January 21, 2022 [Reuters] – The bankruptcy of a major storage terminal planned in northwest Europe has supported regional tank storage rates for diesel and gasoline, just as European traders rush to fill up diesel tanks ahead of a Feb. 5 ban on Russian fuel.
Earlier this month, the district court in Rotterdam declared the insolvency of the long-delayed HES Hartel Tank Terminal, to be developed in Europe’s major trading port of Rotterdam.
The terminal would have offered 1.3 million cubic metres of storage capacity for gasoline, diesel, gasoil, jet fuel and biofuels.
Oil major BP — operator of the 400,000 barrel per day (bpd) Rotterdam refinery — had planned to connect to the new terminal by pipeline, which was expected to reduce the company’s demand for storage facilities elsewhere.
It is now looking for spare capacity elsewhere in northwest Europe, which is helping to drive up tanker rates, an industry source told Reuters on condition of anonymity.
BP declined to comment.
Diesel and gasoline tank storage rates in Europe’s Amsterdam-Rotterdam-Antwerp (ARA) storage region have risen by 10% this quarter compared with October-December, according to preliminary data from Dutch consultancy Insights Global’s tank storage rate report.
This coincides with European traders rushing to fill tanks with Russian diesel ahead of a Feb. 5 European ban expected to tighten supplies, redraw global shipping routes and increase price volatility.
Gasoil stocks held in independent storage in the ARA region rose to their highest on Thursday since early September 2021, Insights Global data showed.
“There is still a bit of [diesel storage] capacity available,” said Krien van Beek, a broker at ODIN-RVB Tank Storage Solutions in Rotterdam, adding that steep backwardation last year in gasoil futures led to high throughput levels.
Backwardation means that prompt prices are higher than future contract prices, reflecting near-term demand that encourages traders to release oil from storage to sell it.
Originally planned to be operational from 2019, the HES Hartel tank terminal project ran into financial difficulties.

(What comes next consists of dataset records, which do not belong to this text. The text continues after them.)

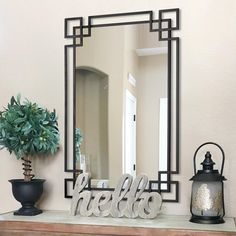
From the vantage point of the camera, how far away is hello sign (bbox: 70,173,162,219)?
2258 millimetres

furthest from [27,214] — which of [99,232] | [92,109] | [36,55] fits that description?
[36,55]

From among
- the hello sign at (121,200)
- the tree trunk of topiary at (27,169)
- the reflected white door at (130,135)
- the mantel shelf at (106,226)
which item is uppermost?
the reflected white door at (130,135)

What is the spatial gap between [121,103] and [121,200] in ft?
1.78

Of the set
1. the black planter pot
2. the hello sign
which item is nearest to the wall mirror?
the hello sign

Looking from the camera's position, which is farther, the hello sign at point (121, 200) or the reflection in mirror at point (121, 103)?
the reflection in mirror at point (121, 103)

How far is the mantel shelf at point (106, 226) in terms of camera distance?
78.1 inches

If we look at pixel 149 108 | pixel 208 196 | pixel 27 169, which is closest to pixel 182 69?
pixel 149 108

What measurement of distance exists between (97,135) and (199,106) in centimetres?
60

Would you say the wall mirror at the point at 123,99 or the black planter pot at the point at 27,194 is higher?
the wall mirror at the point at 123,99

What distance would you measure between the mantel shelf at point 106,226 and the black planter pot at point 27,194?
0.08 meters

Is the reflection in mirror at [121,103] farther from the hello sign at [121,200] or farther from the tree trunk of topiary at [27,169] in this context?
the tree trunk of topiary at [27,169]

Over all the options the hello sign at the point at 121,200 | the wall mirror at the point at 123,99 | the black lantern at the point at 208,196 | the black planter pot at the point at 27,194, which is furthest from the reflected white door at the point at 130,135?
the black planter pot at the point at 27,194

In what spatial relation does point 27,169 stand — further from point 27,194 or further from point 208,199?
point 208,199

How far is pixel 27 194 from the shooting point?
2.36 meters
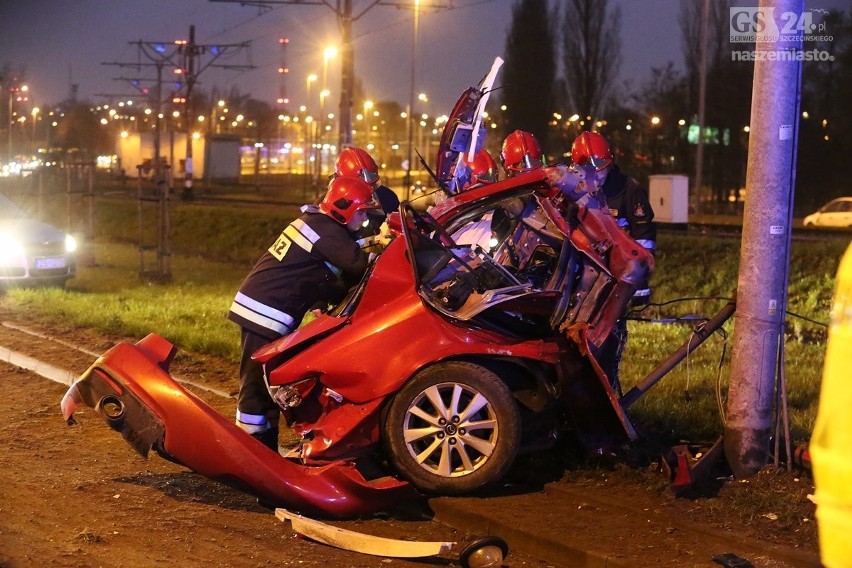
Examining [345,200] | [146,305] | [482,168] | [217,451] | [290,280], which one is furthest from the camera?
[146,305]

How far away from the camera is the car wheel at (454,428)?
235 inches

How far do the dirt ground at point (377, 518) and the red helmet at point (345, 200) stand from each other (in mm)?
1730

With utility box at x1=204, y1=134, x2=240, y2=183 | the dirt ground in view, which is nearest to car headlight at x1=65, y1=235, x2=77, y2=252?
the dirt ground

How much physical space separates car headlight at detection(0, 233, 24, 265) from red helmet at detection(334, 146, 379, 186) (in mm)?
9073

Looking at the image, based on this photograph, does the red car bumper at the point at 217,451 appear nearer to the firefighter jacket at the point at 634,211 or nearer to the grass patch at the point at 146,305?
the firefighter jacket at the point at 634,211

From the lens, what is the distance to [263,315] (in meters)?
6.74

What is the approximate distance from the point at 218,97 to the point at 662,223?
263 ft

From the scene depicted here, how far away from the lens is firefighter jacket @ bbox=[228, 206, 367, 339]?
669cm

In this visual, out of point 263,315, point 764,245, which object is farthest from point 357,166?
point 764,245

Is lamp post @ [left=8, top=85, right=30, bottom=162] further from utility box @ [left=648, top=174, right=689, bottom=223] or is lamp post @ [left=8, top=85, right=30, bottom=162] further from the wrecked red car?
the wrecked red car

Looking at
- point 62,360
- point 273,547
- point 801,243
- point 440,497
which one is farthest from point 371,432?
point 801,243

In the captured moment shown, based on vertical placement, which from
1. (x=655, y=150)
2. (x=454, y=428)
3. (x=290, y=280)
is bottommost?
(x=454, y=428)

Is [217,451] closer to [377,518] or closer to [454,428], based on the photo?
[377,518]

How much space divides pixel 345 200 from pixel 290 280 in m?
0.59
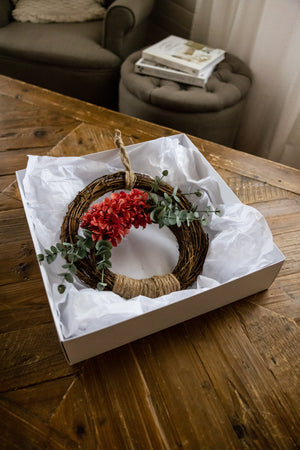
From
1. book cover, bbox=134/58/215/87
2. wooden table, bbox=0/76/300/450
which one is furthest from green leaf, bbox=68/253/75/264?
book cover, bbox=134/58/215/87

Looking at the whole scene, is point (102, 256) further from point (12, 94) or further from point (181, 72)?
point (181, 72)

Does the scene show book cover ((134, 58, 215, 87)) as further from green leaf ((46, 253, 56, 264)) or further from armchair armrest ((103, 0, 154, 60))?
green leaf ((46, 253, 56, 264))

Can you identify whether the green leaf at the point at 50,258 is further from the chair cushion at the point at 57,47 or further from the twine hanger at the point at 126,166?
the chair cushion at the point at 57,47

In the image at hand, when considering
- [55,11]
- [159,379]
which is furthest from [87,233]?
[55,11]

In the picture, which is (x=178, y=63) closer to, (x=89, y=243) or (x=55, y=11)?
(x=55, y=11)

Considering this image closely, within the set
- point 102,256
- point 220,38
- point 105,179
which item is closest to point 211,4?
point 220,38

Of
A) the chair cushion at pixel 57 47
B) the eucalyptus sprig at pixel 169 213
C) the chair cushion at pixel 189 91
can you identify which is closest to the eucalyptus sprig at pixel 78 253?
the eucalyptus sprig at pixel 169 213
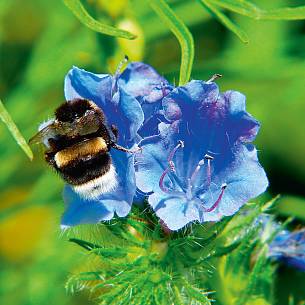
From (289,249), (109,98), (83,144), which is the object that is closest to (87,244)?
(83,144)

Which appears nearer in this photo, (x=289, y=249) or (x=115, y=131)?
(x=115, y=131)

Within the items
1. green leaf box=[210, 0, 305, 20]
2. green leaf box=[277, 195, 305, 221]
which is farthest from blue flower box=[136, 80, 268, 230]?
green leaf box=[277, 195, 305, 221]

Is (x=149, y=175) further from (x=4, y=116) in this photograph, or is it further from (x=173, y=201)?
(x=4, y=116)

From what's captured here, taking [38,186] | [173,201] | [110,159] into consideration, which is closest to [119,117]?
[110,159]

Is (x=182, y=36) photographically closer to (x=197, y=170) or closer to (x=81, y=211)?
(x=197, y=170)

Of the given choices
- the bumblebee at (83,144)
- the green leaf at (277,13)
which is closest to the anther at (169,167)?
the bumblebee at (83,144)

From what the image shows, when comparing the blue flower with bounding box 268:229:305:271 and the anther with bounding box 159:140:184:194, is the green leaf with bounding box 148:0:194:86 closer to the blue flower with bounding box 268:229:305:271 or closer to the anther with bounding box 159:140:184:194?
the anther with bounding box 159:140:184:194
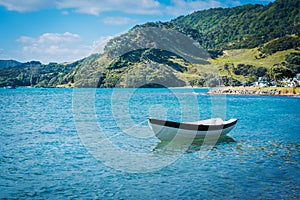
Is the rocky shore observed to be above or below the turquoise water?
above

A number of setbacks, including the COVID-19 pandemic and a fire at the terminal, caused delays and additional costs, according to HES International.
“Due to the delays, the intended user demanded new conditions which made the business case no longer viable,” said Carl Hamm from law firm Borsboom & Hamm, administrator during the suspension of payment, and who was appointed trustee.
The company was declared bankrupt and the terminal will be sold through an informal auction, said Hamm. It is expected to be sold in 3-6 months, but still needs considerable work and investment to finish it, he added.
“Unfortunately, it is no longer financially viable for HES International to invest the further significant amounts required to complete the HES Hartel Tank Terminal given the level of project finance indebtedness at the terminal level,” HES said.